深刻な人手不足を背景に、非正規社員に依存する経営を見直す企業が相次いでいる。安い賃金で、簡単に解雇できる労働者を雇い、「使い捨て」にするビジネスモデルはもはや限界に来ている。日本の雇用のあるべき姿とは何か。労働経済が専門で雇用問題に詳しい日本総合研究所の山田久調査部長に聞いた。
(聞き手は山崎 良兵)
景気が回復傾向にある中で、人手不足が深刻になっています。「採用氷河期」がやってくるとの声さえあります。何が問題なのでしょうか。
山田:日本も「人手不足経済」に入ってきました。マクロ環境では、建設、小売りなどで本当に採用が厳しくなっている。統計を見ると、バブル期まではいかなくても、まさに20数年来の人手不足に入っている。有効求人倍率を見てもそうです。
そこで非常に目立っているのが、日本の労働市場のいびつさです。日本では、正社員と非正規社員が分断されている。小売りや外食などでは、非正規を正規化する動きが進んでいますが、全体で見るとまだ一部の動きに過ぎません。
とりわけ問題なのはいったん非正規として働くとなかなか正社員になれないことです。非正規として働いている人が転職しても、8割の人がまた非正規で働くことになります。この割合はほぼ安定しています。上がったり、下がったりすることはあっても、一時的です。いわゆる「二重構造」の問題は本質的には変わっていません。
とりわけ人手不足が目立つのは小売りや外食です。デフレ下では商品を安く売る必要があると考え、人件費などコストを切り詰める企業が目立ちました。
山田:小売りは過去20年で異常なまでに非正規を増やしました。小売りはオーバーストア状態です。国際比較すると、日本では小売りの全産業に占める就業者比率が高い。人をたくさん雇用している。過去20年間を振り返ると、日本はもともと高コストで、コスト削減余地がかなりありました。
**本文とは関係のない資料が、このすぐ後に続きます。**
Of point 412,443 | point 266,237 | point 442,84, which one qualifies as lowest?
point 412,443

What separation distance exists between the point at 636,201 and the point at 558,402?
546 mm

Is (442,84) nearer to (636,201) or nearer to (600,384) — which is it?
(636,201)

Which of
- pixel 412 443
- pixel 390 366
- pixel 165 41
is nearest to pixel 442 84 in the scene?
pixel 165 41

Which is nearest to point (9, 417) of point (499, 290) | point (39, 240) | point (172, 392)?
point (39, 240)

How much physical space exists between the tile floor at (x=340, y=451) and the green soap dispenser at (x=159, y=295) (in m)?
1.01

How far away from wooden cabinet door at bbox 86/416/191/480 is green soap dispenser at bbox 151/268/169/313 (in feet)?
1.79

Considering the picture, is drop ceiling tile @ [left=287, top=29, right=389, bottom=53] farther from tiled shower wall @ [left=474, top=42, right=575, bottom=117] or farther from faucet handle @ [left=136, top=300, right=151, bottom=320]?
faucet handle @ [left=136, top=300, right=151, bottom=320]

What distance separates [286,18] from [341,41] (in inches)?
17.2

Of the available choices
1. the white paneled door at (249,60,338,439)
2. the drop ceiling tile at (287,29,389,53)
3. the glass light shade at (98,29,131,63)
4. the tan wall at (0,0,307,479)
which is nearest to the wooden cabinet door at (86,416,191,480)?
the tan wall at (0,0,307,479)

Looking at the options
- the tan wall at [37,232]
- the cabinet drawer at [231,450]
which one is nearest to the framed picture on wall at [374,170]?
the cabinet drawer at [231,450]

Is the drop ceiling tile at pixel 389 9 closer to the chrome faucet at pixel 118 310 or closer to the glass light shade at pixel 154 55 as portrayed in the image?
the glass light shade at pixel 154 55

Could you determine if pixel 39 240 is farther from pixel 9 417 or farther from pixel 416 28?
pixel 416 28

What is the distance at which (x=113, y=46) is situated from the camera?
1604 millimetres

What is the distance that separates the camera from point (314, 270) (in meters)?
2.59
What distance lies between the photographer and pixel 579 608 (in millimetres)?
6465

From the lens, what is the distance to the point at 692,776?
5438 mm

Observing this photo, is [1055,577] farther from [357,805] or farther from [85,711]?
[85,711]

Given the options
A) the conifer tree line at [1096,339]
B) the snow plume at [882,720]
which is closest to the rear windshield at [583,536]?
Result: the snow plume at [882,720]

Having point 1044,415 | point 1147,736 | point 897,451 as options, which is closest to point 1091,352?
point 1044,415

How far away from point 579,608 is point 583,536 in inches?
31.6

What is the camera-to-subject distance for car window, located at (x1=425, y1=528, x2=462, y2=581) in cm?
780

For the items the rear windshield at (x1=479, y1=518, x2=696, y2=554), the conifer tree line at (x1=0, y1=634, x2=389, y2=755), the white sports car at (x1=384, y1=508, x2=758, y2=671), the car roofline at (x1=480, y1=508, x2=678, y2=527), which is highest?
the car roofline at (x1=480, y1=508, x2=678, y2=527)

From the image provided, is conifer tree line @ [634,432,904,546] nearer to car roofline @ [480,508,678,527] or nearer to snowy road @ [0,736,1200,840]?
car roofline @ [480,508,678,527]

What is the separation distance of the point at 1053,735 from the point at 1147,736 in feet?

出店コストが下がったこともありますが、とりわけ人件費を減らしてきた。一般的な国では、賃金の下方硬直性がありますが、日本にはありません。非正規の賃金水準は絶対的に低く、平均賃金はドラスチックにどんどん下がる。ひたすらコスト削減を続けて、企業が利益を出してきたのが、マクロで見た日本の姿です。
コスト削減で一番効いたのは、もちろん人件費です。だからオーバーストア状態が維持できた。価格が下がり、売り上げが下がっても、コストが下がれば、持ちこたえられる。結果的に欧米と比較すると日本は賃金水準も低い。それだけ人を雇えることになる。こうして日本では非正規が雇用全体に占める割合が高くなりました。その調整が始まっている。こうした流れの中で、流通業では、かなり大きな再編が起きつつあります。